• Set problem A
Pick out every line in the entries below that contains the string "Answer", treating case as significant, and copy each one.
=== Text passage ===
BASMA Association
- Founded: March 7, 2000
- Founder: Leila Ben Ali
- Focus: "BASMA Association for the Promotion of Employment for the Disabled Persons"
- Location: Tunisia;
- Website: basma-emploi.tn

= BASMA Association =

Organization of Tunisia

The BASMA Association for the Promotion of Employment of the Disabled is a charitable association. It was established on March 7, 2000, by Mrs. Leila Ben Ali, the wife of the former president of the Republic of Tunisia, Zine El Abidine Ben Ali.
The BASMA (meaning "smile" in Arabic) Association seeks to back up the State's efforts in the integration of disabled people, particularly by contributing to enhancing their employment, offering them assistance in finding jobs in both the public and private sectors and also in starting their own projects.
The association endeavors to disseminate the spirit of initiative and the sense self-reliance amongst disabled people and persons with specific needs, so as to repel the notion of dependency and to urge them to actively contribute to their own integration in the socio-economic circuit.
BASMA contributes also to the training and employment of disabled people, and aids them market their products and participate in various trade fairs and events.
=== Records provided ===
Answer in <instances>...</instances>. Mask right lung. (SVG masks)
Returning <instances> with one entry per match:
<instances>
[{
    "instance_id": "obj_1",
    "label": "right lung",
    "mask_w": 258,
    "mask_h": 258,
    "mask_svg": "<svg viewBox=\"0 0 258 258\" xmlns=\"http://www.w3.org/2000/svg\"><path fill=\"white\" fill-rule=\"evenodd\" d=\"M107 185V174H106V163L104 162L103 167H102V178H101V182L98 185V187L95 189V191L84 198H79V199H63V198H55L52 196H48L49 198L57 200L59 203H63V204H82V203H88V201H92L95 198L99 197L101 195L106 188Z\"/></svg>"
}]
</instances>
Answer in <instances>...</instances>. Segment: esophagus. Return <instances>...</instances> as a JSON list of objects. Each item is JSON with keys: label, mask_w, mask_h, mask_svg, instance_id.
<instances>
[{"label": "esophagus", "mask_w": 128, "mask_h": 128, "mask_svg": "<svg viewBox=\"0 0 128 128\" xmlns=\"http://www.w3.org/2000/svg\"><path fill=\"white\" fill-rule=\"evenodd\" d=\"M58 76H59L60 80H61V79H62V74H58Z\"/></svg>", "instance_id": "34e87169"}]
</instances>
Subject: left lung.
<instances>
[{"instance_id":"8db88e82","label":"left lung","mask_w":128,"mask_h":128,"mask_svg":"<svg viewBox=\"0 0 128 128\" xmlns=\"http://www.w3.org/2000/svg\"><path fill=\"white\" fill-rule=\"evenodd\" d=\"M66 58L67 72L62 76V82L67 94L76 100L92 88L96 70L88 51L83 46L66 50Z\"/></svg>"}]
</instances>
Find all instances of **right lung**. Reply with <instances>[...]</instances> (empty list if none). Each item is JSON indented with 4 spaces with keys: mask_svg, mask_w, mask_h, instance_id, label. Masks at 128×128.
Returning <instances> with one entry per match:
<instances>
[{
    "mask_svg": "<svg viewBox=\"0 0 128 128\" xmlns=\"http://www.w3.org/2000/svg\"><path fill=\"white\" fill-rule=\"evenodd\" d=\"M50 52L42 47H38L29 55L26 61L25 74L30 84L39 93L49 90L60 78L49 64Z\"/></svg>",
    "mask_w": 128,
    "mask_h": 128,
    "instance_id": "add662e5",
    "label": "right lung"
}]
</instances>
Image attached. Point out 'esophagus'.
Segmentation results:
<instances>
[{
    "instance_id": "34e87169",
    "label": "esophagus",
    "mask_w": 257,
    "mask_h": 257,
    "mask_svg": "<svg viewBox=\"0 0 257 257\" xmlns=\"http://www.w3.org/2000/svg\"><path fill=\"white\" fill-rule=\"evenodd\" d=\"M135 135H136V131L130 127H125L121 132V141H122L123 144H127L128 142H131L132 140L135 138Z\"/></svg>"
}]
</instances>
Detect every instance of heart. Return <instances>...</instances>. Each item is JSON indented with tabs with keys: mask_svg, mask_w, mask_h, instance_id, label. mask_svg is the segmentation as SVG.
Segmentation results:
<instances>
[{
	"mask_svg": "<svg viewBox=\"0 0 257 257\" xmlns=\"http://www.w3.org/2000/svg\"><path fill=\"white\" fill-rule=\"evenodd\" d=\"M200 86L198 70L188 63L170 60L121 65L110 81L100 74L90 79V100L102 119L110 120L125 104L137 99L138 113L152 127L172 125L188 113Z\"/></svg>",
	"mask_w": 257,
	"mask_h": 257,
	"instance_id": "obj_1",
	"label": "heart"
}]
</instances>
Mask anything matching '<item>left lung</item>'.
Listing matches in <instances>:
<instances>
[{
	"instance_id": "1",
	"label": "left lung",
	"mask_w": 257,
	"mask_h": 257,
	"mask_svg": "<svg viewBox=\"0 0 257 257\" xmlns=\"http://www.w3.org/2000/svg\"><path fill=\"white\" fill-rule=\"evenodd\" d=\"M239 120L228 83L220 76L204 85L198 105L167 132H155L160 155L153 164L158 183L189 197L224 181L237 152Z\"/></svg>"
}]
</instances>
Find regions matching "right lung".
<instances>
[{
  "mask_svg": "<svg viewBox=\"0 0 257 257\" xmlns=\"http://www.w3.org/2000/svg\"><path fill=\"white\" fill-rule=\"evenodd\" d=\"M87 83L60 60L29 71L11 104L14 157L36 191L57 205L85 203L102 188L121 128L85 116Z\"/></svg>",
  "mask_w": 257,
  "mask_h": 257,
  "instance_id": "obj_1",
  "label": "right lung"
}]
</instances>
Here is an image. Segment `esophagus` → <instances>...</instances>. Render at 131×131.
===
• Set problem B
Write what comes next in the article on the BASMA Association, picking up after its final sentence.

• Task result A
Answer in <instances>...</instances>. Mask right lung. (SVG masks)
Answer in <instances>...</instances>. Segment: esophagus. Return <instances>...</instances> as a JSON list of objects. Each item is JSON with keys: label, mask_w, mask_h, mask_svg, instance_id.

• Task result B
==Aims==
BASMA's essential aim is to promote the employment of disabled persons either as wage-earners or as self-employed. In order to attain this goal, the association endeavors to prepare disabled individuals for professional life by providing or extending the training opportunities and by ensuring their educational integration at a very early pre-school age. Amongst the major aims of the association are:

1. The integration of disabled people into the economic circuit as wage-earners or self-employed
2. The exploration of new employment fields and areas
3. The rehabilitation and training of disabled people
4. The follow-up and supervision of disabled people
5. Awareness-raising

== Accomplishments==
BASMA's action is not limited to the employment of disabled people. It also seeks to offer different types of services, including health and leisure, in order to help persons with specific needs to merge within the society and pull them out from the state and feeling of loneliness and marginalization. Thus, and as part of its endeavor to assist disabled people to integrate into socio-economic circuit, the association has proceeded on several occasions to the distribution of various kinds of equipment to help this category launch their own projects in different domains and areas, such as sewing, seaming and broidery, silk painting, silver manufacturing, and gardening.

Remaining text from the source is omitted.